En la relectura de El juguete rabioso aquí propuesta, se ha demostrado que la carga homoerótica de la novela va mucho más allá del encuentro de Silvio Astier con el joven queer en la pensión, sobre la cual se ha volcado la mayor parte de la atención crítica hasta ahora. Más allá del homoerotismo, el relato de Arlt se articula en torno a una serie de dinámicas homosociales y de una sucesión de performances de la masculinidad vinculadas a la condición socioeconómica de los jóvenes personajes masculinos implicados en la trama.
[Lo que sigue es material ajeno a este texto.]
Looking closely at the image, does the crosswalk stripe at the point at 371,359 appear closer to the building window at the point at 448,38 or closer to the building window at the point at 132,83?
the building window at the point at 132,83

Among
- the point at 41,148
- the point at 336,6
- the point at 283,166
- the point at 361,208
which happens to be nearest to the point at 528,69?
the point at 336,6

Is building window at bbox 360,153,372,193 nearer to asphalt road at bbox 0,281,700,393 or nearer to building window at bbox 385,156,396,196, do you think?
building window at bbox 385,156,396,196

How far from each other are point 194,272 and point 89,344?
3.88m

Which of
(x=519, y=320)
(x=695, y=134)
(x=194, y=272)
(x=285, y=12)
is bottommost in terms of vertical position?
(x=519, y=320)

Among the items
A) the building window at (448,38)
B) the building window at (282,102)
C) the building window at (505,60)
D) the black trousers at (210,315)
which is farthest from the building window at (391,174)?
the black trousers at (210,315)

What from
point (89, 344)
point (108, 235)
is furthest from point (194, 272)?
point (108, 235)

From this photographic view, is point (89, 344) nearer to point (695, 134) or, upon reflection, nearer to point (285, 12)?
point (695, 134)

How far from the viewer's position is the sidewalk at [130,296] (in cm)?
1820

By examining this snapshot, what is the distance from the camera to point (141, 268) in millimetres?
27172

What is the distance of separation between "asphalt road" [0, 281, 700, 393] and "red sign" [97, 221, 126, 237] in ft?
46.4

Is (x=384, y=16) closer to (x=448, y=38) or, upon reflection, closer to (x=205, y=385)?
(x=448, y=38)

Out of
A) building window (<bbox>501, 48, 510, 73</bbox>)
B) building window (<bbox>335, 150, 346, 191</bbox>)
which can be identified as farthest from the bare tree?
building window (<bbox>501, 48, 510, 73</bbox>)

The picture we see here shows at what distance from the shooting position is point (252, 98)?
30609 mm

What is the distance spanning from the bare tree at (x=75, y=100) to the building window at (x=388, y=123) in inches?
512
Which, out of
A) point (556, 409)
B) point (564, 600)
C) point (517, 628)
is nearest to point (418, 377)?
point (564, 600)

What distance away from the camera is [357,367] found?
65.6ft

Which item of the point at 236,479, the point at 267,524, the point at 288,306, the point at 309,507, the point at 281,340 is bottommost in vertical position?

El personaje principal, como se ha expuesto, fracasa constantemente en su intento de configurarse como “hombre” de acuerdo a los valores asociados en la época a esta categoría de género, mostrándose incapaz de abandonar su posición subalterna en una sociedad heteropatriarcal en la que el poder adquisitivo –y no el capital cultural o intelectual– es la llave para el éxito social y para el éxito en las relaciones amorosas y sexuales. La única excepción, como ha quedado claro, en el análisis de distintos episodios, la constituyen las relaciones homosociales entre muchachos de la misma clase social, entre los cuales sí fluyen, no sin impedimentos, las distintas fuerzas libidinosas y afectivas. No cabe duda de que El juguete rabioso, un siglo después de su publicación, sigue apareciéndose ante los lectores como una novela asombrosa y “rara” –en el sentido etimológico que une este adjetivo con el término queer– que no agota, como lo hacen las novelas importantes, sus posibilidades interpretativas.